In mathematics, a locally cyclic group is a group (G, *) in which every finitely generated subgroup is cyclic.

==Some facts==
- Every cyclic group is locally cyclic, and every locally cyclic group is abelian.
- Every finitely-generated locally cyclic group is cyclic.
- Every subgroup and quotient group of a locally cyclic group is locally cyclic.
- Every homomorphic image of a locally cyclic group is locally cyclic.
- A group is locally cyclic if and only if every pair of elements in the group generates a cyclic group.
- A group is locally cyclic if and only if its lattice of subgroups is distributive (Ore 1938).
- The torsion-free rank of a locally cyclic group is 0 or 1.
- The endomorphism ring of a locally cyclic group is commutative.

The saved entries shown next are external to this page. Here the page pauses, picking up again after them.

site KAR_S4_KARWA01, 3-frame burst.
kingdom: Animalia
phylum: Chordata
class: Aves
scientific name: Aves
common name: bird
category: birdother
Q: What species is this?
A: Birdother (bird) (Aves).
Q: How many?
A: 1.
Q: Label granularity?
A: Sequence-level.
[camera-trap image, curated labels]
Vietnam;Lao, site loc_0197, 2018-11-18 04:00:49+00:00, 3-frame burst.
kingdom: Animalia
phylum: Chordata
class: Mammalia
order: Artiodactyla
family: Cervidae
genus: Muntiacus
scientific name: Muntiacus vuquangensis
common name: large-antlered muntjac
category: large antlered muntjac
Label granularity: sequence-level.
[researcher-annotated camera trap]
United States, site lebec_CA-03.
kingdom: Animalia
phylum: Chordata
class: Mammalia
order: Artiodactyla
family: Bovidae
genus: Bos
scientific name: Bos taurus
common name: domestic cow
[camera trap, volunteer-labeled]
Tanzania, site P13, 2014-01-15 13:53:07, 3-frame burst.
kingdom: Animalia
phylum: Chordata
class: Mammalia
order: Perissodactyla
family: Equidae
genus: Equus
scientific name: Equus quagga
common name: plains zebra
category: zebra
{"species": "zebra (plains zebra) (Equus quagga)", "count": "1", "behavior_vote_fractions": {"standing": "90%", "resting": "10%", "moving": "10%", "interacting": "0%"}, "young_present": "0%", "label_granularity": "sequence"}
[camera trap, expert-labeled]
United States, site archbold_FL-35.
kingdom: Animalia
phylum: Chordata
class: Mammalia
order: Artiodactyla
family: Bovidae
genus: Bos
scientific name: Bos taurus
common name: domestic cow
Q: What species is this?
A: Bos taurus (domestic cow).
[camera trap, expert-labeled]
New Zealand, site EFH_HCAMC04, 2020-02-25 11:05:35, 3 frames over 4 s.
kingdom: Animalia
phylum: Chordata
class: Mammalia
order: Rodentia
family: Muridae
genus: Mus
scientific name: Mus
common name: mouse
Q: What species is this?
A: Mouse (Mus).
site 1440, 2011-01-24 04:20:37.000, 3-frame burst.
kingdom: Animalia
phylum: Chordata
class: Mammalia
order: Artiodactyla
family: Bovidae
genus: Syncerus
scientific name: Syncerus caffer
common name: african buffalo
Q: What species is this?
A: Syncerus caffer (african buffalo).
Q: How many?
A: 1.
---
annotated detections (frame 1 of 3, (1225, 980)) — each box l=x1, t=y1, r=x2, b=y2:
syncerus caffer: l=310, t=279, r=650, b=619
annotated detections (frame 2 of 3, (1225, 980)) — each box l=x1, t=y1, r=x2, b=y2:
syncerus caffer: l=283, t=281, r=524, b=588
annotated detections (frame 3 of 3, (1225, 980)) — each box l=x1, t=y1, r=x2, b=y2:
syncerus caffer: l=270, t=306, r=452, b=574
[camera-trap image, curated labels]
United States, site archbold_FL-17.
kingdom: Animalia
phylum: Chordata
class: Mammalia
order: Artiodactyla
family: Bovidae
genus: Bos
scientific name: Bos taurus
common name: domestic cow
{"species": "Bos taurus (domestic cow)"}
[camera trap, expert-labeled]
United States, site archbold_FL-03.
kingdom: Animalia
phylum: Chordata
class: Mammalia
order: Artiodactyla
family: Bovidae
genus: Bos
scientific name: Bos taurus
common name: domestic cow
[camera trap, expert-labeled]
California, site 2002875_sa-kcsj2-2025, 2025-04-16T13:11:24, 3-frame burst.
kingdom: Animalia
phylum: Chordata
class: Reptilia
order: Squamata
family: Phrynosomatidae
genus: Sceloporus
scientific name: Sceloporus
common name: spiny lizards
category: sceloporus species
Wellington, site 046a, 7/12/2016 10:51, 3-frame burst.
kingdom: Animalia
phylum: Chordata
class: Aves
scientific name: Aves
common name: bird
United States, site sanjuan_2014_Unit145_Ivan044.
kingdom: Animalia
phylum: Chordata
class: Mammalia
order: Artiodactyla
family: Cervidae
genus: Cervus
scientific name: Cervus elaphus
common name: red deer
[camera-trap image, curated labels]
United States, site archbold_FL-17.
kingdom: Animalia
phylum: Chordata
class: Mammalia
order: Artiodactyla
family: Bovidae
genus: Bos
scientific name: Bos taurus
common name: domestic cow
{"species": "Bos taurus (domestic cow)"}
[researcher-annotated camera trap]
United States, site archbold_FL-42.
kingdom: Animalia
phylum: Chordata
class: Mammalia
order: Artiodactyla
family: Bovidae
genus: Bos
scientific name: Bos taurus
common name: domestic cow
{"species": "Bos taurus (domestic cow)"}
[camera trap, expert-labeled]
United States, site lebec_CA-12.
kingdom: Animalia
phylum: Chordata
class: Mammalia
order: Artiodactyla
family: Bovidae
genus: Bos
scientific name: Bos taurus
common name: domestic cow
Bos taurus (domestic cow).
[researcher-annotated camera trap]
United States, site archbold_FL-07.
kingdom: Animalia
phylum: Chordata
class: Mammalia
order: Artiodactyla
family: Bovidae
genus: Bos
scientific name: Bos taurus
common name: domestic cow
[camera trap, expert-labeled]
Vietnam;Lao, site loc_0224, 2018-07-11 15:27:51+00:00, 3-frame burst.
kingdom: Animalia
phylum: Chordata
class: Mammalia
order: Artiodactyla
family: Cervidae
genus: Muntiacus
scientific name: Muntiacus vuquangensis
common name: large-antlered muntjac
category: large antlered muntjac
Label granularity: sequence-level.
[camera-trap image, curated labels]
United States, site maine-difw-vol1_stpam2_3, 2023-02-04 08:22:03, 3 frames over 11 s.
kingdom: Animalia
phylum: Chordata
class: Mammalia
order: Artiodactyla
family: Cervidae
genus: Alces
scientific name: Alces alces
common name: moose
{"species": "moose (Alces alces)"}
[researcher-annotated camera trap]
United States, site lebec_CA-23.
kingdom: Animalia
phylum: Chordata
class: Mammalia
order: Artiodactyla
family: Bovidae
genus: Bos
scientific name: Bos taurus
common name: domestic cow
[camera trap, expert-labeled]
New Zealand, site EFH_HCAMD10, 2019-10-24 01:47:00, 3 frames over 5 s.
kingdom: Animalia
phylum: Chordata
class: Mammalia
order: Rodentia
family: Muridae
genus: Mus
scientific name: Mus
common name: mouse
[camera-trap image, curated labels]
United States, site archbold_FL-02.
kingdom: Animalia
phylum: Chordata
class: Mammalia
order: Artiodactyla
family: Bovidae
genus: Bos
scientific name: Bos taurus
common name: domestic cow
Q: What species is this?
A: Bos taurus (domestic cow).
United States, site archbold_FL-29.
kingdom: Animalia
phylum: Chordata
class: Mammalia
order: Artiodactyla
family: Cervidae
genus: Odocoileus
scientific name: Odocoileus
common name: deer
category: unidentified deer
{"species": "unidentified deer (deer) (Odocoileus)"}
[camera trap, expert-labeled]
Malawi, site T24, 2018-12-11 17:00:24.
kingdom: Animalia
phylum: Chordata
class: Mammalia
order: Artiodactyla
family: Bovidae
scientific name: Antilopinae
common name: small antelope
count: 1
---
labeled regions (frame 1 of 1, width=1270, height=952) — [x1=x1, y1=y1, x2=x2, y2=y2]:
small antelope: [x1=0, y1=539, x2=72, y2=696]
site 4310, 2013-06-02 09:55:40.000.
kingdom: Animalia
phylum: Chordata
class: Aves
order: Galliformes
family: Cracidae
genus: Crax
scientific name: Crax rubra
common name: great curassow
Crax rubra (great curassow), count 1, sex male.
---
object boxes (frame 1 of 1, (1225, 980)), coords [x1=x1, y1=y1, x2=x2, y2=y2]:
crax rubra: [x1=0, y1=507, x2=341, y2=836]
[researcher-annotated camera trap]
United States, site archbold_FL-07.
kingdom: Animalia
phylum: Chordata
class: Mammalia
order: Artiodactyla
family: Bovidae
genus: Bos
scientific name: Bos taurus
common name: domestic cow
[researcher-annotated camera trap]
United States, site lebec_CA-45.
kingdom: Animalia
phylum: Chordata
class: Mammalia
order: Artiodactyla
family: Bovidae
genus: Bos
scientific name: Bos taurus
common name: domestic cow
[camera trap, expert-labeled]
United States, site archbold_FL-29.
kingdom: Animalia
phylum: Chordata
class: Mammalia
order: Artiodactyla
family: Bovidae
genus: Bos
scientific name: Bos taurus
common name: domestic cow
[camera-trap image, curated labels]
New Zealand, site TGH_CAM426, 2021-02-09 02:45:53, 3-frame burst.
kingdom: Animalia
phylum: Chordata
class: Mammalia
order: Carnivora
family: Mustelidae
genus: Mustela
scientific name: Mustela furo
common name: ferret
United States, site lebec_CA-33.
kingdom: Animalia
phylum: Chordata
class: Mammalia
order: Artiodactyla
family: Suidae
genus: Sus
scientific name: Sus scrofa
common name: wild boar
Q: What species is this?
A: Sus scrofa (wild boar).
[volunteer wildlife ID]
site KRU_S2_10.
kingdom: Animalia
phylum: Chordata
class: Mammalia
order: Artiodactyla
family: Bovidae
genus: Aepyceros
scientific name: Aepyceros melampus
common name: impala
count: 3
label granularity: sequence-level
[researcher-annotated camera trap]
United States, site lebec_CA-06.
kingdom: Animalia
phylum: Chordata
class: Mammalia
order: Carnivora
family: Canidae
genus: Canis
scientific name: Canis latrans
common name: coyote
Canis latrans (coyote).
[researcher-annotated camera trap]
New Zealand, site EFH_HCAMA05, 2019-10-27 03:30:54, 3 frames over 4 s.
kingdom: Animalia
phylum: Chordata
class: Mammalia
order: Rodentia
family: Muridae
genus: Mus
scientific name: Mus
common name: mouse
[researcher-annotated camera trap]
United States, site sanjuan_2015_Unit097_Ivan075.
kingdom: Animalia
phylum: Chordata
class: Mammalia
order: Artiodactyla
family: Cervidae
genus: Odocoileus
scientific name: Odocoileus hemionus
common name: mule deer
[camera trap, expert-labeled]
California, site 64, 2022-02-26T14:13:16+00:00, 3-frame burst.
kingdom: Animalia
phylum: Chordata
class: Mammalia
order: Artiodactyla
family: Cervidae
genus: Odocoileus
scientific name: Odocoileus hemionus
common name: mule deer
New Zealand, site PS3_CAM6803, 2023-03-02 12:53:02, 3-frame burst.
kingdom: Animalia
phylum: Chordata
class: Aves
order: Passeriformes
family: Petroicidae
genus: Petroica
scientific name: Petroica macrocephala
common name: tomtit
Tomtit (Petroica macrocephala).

==Examples of locally cyclic groups that are not cyclic==

- The additive group of rational numbers (Q, +) is locally cyclic – any pair of rational numbers a/b and c/d is contained in the cyclic subgroup generated by 1/(bd).
- The additive group of the dyadic rational numbers, the rational numbers of the form a/2^{b}, is also locally cyclic – any pair of dyadic rational numbers a/2^{b} and c/2^{d} is contained in the cyclic subgroup generated by 1/2^{max(b,d)}.
- Let p be any prime, and let μp^{∞} denote the set of all pth-power roots of unity in C, i.e.
 $\mu_{p^\infty} = \left\{\exp\left(\frac{2\pi im}{p^k}\right) : m, k \in \mathbb{Z}\right\}$

Then μp^{∞} is locally cyclic but not cyclic. This is the Prüfer p-group. The Prüfer 2-group is closely related to the dyadic rationals (it can be viewed as the dyadic rationals modulo 1).

==Examples of abelian groups that are not locally cyclic==
- The additive group of real numbers (R, +); the subgroup generated by 1 and π (comprising all numbers of the form a + bπ) is isomorphic to the direct sum Z + Z, which is not cyclic.